I did some troubleshooting and I found out that it actually somehow increased in opacity each frame as @Joni said. Somehow the opacity or alpha seems to increase each frame but I am clearing the screen between drawings. I will troubleshoot further.

UPDATE

I made so I could move the image around and found this weird behaviour:

Link to Imgur

It seems that the "alpha" isn't reset. I know that the RGB is being reset but something is really off when it comes to the Alpha.

I changed the clear function to this:

public void clear() {
    for(int i = 0; i < pixels.length; i++) {
        pixels[i] = new Color(clearColor.getRed(),clearColor.getGreen(),clearColor.getBlue(),255).getRGB();
    }
    
    
}

And I defined clearColor as:

Color clearColor = new Color(Color.black.getRGB(),true);

That did however not work either. Does anyone have a solution?


Solution

  • Your game engine is drawing the image on top of itself in a loop. After drawing it enough many times the effect is the same as not having used transparency at all. The lower the alpha, the longer it takes though: with 50% alpha you need 7 frames to get 99% opacity, with 5% alpha you need about 90 frames.

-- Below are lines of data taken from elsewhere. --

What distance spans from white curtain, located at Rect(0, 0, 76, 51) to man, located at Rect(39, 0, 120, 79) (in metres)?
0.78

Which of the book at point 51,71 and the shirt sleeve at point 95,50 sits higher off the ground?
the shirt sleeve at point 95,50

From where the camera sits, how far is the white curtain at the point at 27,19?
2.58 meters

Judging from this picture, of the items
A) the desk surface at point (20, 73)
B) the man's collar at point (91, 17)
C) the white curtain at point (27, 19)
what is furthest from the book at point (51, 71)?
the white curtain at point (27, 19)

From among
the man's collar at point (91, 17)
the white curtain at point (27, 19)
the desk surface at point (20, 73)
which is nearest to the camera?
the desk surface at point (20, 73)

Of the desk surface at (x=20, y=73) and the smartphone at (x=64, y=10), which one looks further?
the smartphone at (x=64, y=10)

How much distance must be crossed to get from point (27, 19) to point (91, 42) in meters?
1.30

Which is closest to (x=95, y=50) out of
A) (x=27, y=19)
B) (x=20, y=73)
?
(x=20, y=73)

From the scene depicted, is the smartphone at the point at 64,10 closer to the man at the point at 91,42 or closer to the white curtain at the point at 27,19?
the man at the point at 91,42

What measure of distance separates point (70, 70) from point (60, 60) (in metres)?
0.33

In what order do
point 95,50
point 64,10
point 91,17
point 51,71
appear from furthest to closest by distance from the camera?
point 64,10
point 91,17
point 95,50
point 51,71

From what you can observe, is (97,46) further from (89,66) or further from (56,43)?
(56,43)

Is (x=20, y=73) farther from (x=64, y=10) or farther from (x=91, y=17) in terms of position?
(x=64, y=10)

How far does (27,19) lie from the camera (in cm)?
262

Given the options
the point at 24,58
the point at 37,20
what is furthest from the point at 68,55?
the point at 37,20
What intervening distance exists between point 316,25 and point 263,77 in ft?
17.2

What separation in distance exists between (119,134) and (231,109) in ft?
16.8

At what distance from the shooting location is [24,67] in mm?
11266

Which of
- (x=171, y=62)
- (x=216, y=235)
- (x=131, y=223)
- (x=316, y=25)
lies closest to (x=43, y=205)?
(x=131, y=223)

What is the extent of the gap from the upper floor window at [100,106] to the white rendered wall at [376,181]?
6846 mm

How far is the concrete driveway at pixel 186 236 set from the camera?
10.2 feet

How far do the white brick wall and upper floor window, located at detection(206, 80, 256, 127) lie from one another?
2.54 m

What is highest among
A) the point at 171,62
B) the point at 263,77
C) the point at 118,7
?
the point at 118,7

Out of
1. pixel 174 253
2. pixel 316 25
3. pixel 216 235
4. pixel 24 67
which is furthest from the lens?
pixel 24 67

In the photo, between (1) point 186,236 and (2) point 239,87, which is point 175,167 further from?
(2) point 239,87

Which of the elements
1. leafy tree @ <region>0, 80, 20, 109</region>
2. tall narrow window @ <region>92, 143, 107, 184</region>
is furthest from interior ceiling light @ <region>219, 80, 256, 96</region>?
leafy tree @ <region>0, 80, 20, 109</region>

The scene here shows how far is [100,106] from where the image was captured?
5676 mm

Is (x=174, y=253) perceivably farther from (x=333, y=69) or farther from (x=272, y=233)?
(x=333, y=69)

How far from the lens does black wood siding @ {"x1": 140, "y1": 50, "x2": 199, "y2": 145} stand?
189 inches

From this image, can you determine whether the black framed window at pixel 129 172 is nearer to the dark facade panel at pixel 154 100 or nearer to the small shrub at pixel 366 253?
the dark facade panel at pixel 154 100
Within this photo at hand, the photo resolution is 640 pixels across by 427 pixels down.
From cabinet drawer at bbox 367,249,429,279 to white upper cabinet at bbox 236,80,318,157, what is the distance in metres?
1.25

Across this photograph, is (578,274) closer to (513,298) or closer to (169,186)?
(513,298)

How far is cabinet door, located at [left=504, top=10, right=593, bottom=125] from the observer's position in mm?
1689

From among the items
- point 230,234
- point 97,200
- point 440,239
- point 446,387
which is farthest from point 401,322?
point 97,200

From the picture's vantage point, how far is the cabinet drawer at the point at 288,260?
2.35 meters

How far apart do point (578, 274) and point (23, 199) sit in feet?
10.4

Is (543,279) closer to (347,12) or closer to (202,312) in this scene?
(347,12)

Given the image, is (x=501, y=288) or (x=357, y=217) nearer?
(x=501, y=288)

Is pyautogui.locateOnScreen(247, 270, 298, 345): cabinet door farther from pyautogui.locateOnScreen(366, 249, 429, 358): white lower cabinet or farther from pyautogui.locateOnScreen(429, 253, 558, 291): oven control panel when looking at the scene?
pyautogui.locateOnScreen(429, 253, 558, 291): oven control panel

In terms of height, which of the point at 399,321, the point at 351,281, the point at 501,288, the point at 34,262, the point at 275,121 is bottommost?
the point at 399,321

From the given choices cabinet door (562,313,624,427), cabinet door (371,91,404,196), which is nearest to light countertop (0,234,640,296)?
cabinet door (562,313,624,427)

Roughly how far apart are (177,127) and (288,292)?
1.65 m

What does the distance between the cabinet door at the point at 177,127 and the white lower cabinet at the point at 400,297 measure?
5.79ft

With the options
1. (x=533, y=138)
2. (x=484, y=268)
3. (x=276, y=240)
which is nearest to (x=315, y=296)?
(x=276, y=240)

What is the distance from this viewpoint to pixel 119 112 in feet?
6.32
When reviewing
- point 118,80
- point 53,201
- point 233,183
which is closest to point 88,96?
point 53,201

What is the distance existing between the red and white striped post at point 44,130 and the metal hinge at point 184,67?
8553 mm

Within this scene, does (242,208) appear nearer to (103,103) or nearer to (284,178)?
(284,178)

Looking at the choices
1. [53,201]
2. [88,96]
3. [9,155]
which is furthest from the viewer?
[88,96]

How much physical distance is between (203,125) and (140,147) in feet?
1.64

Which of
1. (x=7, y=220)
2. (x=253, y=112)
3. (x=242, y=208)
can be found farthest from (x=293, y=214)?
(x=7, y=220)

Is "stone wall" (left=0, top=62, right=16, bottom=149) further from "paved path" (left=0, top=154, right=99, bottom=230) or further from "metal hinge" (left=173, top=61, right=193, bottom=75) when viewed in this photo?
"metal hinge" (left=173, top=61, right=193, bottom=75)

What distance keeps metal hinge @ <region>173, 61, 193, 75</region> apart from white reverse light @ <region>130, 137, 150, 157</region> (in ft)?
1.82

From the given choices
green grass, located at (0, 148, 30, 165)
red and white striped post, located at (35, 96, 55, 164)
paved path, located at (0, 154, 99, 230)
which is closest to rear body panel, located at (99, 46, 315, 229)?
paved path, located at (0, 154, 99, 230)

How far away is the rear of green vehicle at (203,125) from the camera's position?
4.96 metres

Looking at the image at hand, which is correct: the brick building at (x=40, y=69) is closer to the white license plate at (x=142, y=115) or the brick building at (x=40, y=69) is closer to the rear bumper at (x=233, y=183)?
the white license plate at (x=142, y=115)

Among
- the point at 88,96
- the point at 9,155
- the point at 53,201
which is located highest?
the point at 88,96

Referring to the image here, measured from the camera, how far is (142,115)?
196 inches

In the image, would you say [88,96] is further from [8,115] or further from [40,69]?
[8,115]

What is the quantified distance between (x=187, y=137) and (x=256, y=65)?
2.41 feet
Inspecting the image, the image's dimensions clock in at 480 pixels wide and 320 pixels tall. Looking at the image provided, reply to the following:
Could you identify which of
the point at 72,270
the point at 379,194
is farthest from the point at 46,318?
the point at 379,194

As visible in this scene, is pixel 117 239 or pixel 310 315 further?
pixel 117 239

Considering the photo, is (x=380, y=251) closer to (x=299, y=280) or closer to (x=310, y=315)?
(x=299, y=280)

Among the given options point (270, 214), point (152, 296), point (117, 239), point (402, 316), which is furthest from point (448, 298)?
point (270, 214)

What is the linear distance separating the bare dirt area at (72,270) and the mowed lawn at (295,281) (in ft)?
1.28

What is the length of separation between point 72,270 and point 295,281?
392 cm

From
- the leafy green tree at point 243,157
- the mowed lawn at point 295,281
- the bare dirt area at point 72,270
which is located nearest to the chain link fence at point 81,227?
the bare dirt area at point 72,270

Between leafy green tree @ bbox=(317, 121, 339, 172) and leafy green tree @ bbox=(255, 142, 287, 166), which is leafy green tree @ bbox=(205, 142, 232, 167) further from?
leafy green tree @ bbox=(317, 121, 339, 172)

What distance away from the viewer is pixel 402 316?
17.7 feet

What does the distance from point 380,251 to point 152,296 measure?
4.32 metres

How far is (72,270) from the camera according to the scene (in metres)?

    For example, suppose you are drawing a pixel value of 100 on a screen that's intially 0 (black) with 50% opacity. After the first frame, the output pixel value is .5*100 + .5*0 = 50. The second frame is drawn on top of the first frame, so the output pixel value is .5*100 + .5*50 = 75. The third frame, drawn on top of the second frame, will show .5*100 + .5*75 = 87.5.

    To avoid this, you need to fill a solid background color under the image in every frame.